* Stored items
>>>

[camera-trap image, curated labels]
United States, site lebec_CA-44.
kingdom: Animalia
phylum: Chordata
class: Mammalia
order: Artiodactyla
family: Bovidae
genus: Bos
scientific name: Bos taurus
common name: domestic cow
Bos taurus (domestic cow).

<<<
>>>

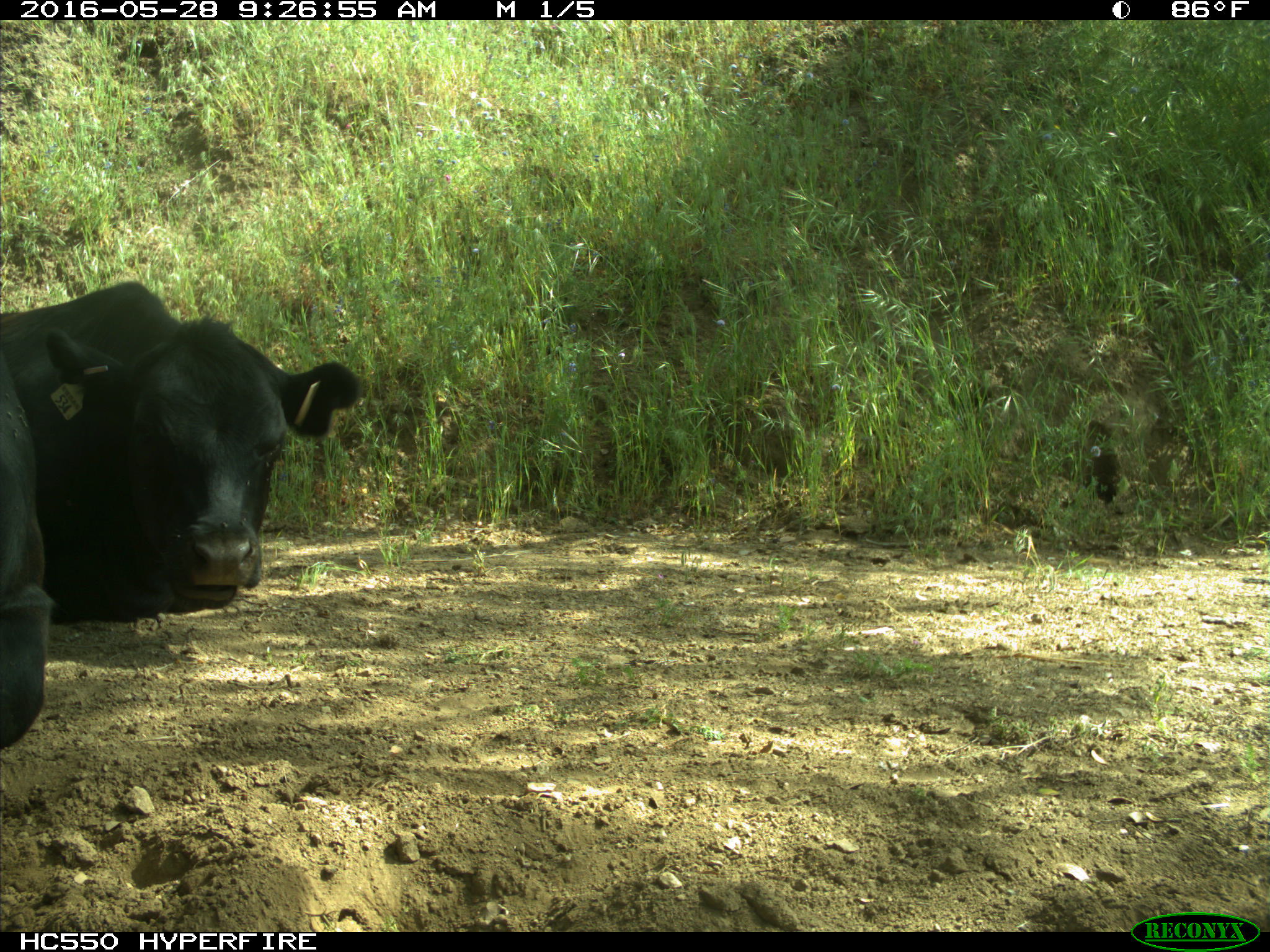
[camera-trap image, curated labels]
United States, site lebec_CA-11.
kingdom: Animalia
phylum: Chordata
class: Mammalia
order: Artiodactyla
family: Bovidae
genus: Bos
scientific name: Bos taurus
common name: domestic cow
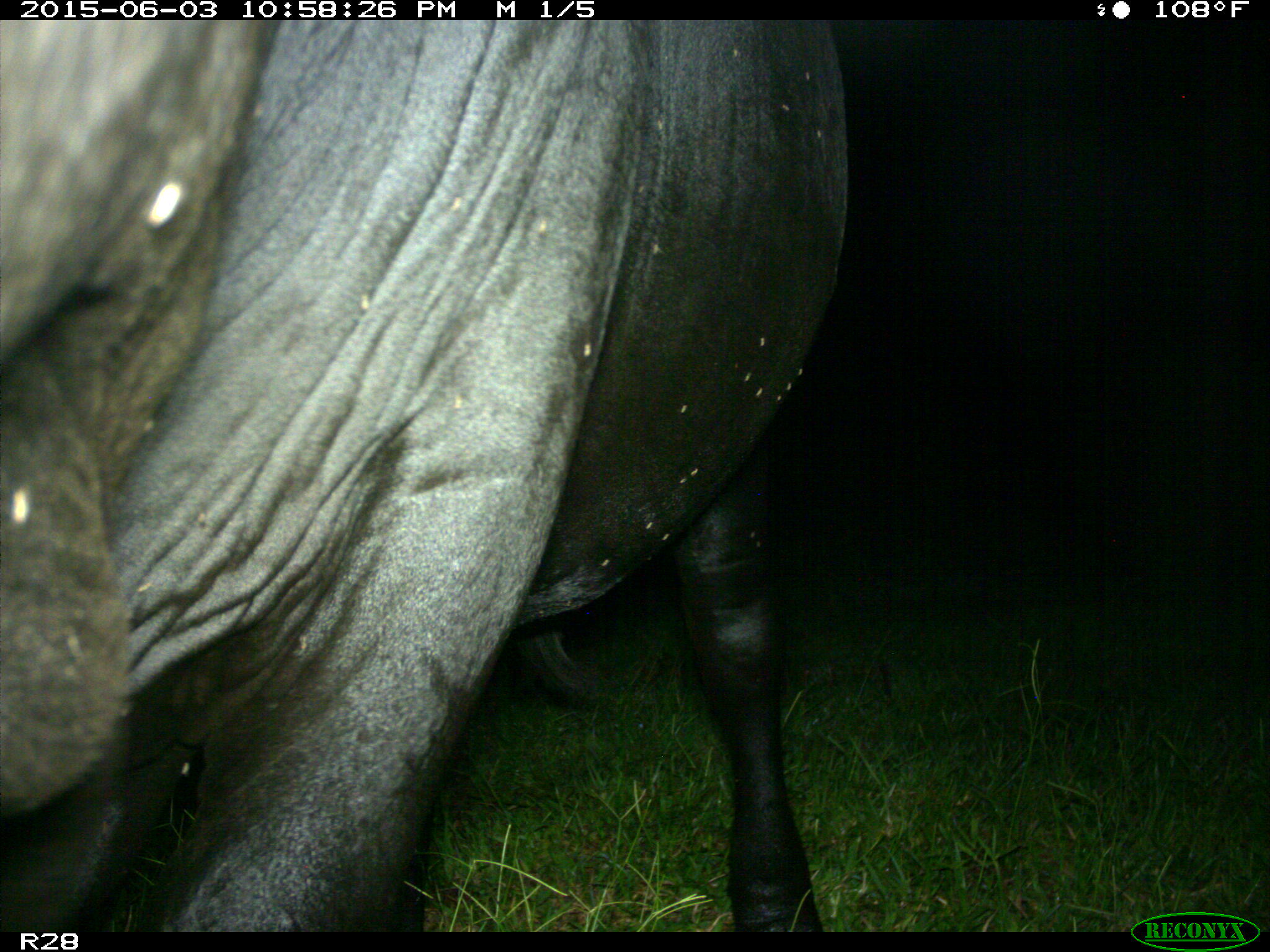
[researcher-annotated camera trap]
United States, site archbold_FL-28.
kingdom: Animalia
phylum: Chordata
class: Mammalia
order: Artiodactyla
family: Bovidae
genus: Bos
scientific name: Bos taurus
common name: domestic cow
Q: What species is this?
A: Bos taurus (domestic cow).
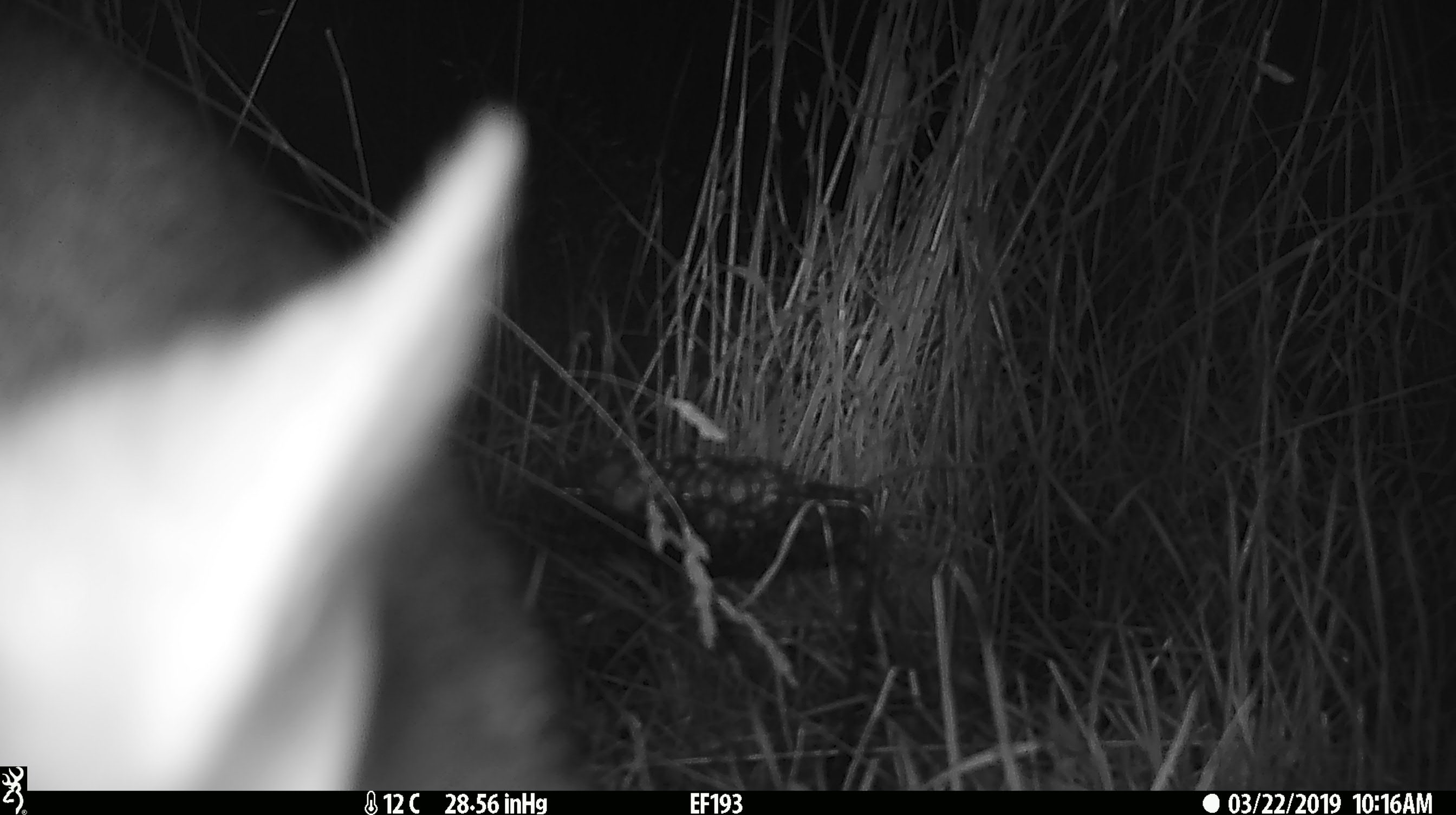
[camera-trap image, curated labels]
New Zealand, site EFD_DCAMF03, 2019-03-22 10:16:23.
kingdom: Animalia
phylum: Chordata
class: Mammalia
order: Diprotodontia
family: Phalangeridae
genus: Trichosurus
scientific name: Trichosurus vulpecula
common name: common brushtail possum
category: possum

<<<

* Exercise
Looking above, find the stretch of lines that opens with the one holding "Q: What species is this?" and closes with the one holding "category: possum". Copy it exactly, pictures excluded.

* Solution for this problem
Q: What species is this?
A: Bos taurus (domestic cow).
[camera-trap image, curated labels]
New Zealand, site EFD_DCAMF03, 2019-03-22 10:16:23.
kingdom: Animalia
phylum: Chordata
class: Mammalia
order: Diprotodontia
family: Phalangeridae
genus: Trichosurus
scientific name: Trichosurus vulpecula
common name: common brushtail possum
category: possum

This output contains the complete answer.